Die Frage, ob Ansprüche auf Kostenerstattung in der gesetzlichen Krankenversicherung (GKV) vererbbar sind, beschäftigt Versicherte, Erben und Krankenkassen gleichermaßen. Eine wegweisende Entscheidung des Bundessozialgerichts (BSG) vom 25.06.2024 (Az. 1 B KR 39/22 R) bringt nun Klarheit in diese komplexe rechtliche Materie.
Der Sachverhalt: Tod während der Krankenhaus-Behandlung
Im konkreten Fall hatte sich ein gesetzlich versicherter Mann für das Kostenerstattungsprinzip gemäß § 13 Abs. 2 SGB V entschieden. Er bezahlte seine medizinischen Behandlungen selbst und ließ sich die Kosten anschließend von seiner Krankenkasse erstatten. 2019 wurde er in einem Krankenhaus zunächst ambulant untersucht und dann stationär aufgenommen. Noch während des Krankenhausaufenthalts verstarb der Patient.
Seine Erbin beantragte daraufhin die Erstattung der entstandenen Kosten in Höhe von rund 24.000 Euro bei der Krankenkasse. Diese lehnte den Antrag ab, mit der Begründung, dass Ansprüche auf Geldleistungen nach § 59 S. 2 SGB I mit dem Tod des Versicherten erlöschen würden.
Die Entscheidung des BSG: Kostenerstattungsansprüche sind vererbbar
Das BSG hat in seinem Urteil vom 25.06.2024 die Rechtsauffassung der Vorinstanz, des Landessozialgerichts Baden-Württemberg, bestätigt. Die Richter stellten klar, dass Kostenerstattungsansprüche nach § 13 Abs. 2 SGB V nicht mit dem Tod des Versicherten erlöschen, sondern gemäß § 1922 Abs. 1 BGB auf die Erben übergehen.
Das BSG argumentiert, dass eine Nichtvererbbarkeit zu einer willkürlichen Ungleichbehandlung zwischen Versicherten mit Kostenerstattung und solchen im Sachleistungsprinzip führen würde. Die Ansprüche auf Kostenerstattung stellen bereits eine erworbene Rechtsposition dar, auch wenn sie zum Zeitpunkt des Todes noch nicht fällig waren.
Das Gericht lehnte weiter die Anwendung der §§ 56, 58, 59 SGB I auf Kostenerstattungsansprüche nach § 13 Abs. 2 SGB V ab. Begründet wird dies mit § 37 S. 1 SGB I, wonach die Vorschriften des SGB I nur gelten, soweit sich aus den übrigen Büchern nichts Abweichendes ergibt.

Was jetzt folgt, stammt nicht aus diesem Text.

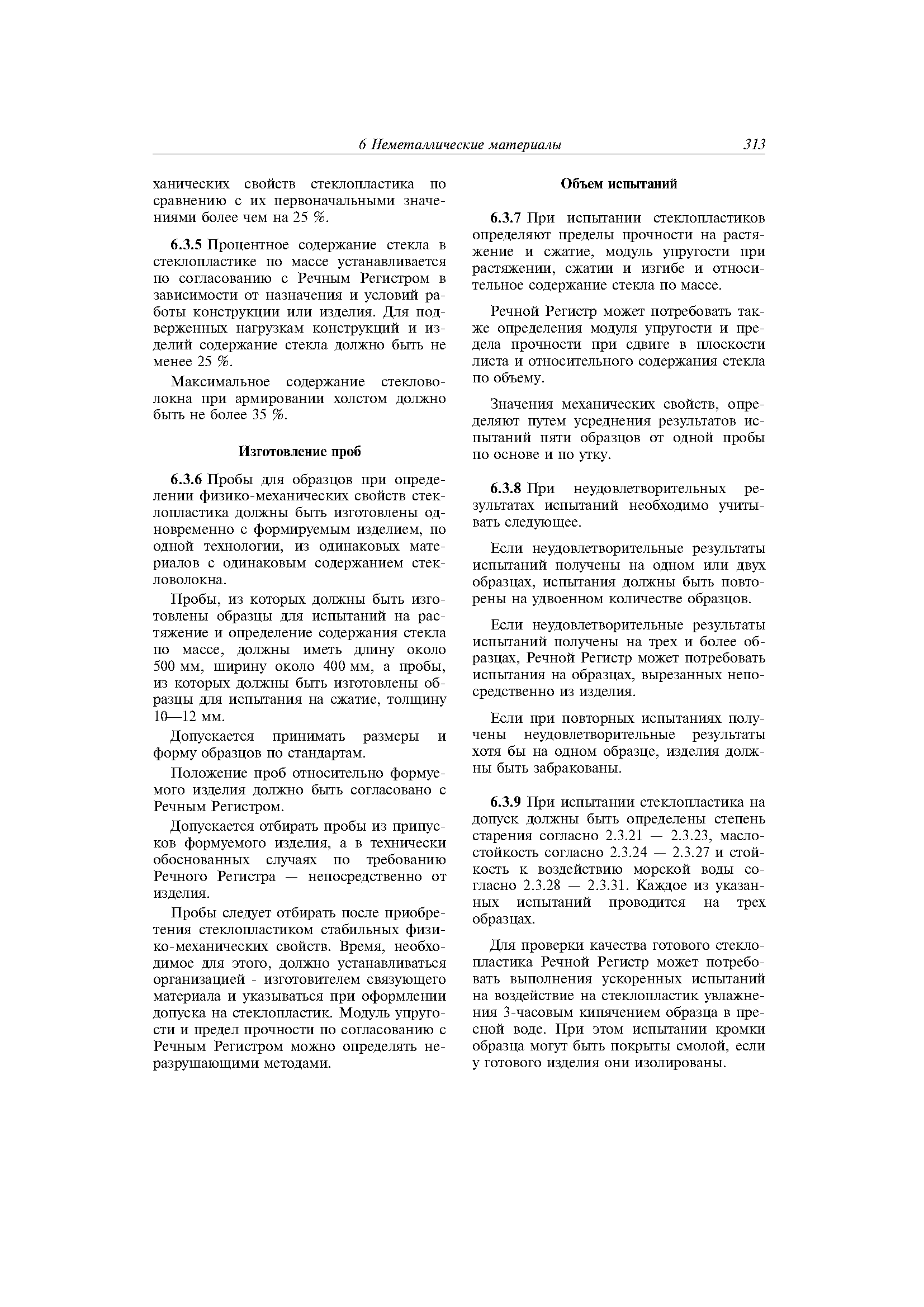 6 Неметаллические материалы 313

ханических свойств стеклопластика по сравнению с их первоначальными значениями более чем на 25 %.

6.3.5 Процентное содержание стекла в стеклопластике по массе устанавливается по согласованию с Речным Регистром в зависимости от назначения и условий работы конструкции или изделия. Для подверженных нагрузкам конструкций и изделий содержание стекла должно быть не менее 25 %.

Максимальное содержание стекловолокна при армировании холстом должно быть не более 35 %.

Изготовление проб

6.3.6 Пробы для образцов при определении физико-механических свойств стеклопластика должны быть изготовлены одновременно с формируемым изделием, по одной технологии, из одинаковых материалов с одинаковым содержанием стекловолокна.

Пробы, из которых должны быть изготовлены образцы для испытаний на растяжение и определение содержания стекла по массе, должны иметь длину около 500 мм, ширину около 400 мм, а пробы, из которых должны быть изготовлены образцы для испытания на сжатие, толщину 10—12 мм.

Допускается принимать размеры и форму образцов по стандартам.

Положение проб относительно формуемого изделия должно быть согласовано с Речным Регистром.

Допускается отбирать пробы из припусков формуемого изделия, а в технически обоснованных случаях по требованию Речного Регистра — непосредственно от изделия.

Пробы следует отбирать после приобретения стеклопластиком стабильных физико-механических свойств. Время, необходимое для этого, должно устанавливаться организацией - изготовителем связующего материала и указываться при оформлении допуска на стеклопластик. Модуль упругости и предел прочности по согласованию с Речным Регистром можно определять неразрушающими методами.

Объем испытаний

6.3.7 При испытании стеклопластиков определяют пределы прочности на растяжение и сжатие, модуль упругости при растяжении, сжатии и изгибе и относительное содержание стекла по массе.

Речной Регистр может потребовать также определения модуля упругости и предела прочности при сдвиге в плоскости листа и относительного содержания стекла по объему.

Значения механических свойств, определяют путем усреднения результатов испытаний пяти образцов от одной пробы по основе и по утку.

6.3.8 При неудовлетворительных результатах испытаний необходимо учитывать следующее.

Если неудовлетворительные результаты испытаний получены на одном или двух образцах, испытания должны быть повторены на удвоенном количестве образцов.

Если неудовлетворительные результаты испытаний получены на трех и более образцах, Речной Регистр может потребовать испытания на образцах, вырезанных непосредственно из изделия.

Если при повторных испытаниях получены неудовлетворительные результаты хотя бы на одном образце, изделия должны быть забракованы.

6.3.9 При испытании стеклопластика на допуск должны быть определены степень старения согласно 2.3.21 — 2.3.23, маслостойкость согласно 2.3.24 — 2.3.27 и стойкость к воздействию морской воды согласно 2.3.28 — 2.3.31. Каждое из указанных испытаний проводится на трех образцах.

Для проверки качества готового стеклопластика Речной Регистр может потребовать выполнения ускоренных испытаний на воздействие на стеклопластик увлажнения 3-часовым кипячением образца в пресной воде. При этом испытании кромки образца могут быть покрыты смолой, если у готового изделия они изолированы.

Ein Ausschluss der Rechtsnachfolge würde darüber hinaus, so die Richter, einen nachträglichen Eingriff in eine bereits erworbene Rechtsposition darstellen, wofür die §§ 56 ff. SGB I keine ausreichende Grundlage bieten.
Fazit: Ein wichtiger Schritt zur Stärkung der Patientenrechte
Das Urteil des BSG stärkt die Rechte von Versicherten, die sich für das Kostenerstattungsprinzip entschieden haben, und ihrer Erben. Es schafft Rechtssicherheit und verhindert unbillige Härten, die entstehen könnten, wenn Kostenerstattungsansprüche mit dem Tod des Versicherten erlöschen würden.
Für die Praxis bedeutet dies, dass Erben von verstorbenen GKV-Versicherten, die das Kostenerstattungsprinzip gewählt hatten, ihre Ansprüche auf Erstattung von Behandlungskosten geltend machen sollten. Krankenkassen werden diese Ansprüche nun nicht mehr pauschal mit Verweis auf § 59 S. 2 SGB I ablehnen können.
Es bleibt abzuwarten, ob der Gesetzgeber auf diese Rechtsprechung reagieren und möglicherweise eine explizite gesetzliche Regelung zur Vererbbarkeit von Kostenerstattungsansprüchen schaffen wird. Bis dahin bietet das Urteil des BSG eine verlässliche Grundlage für die Beurteilung solcher Fälle.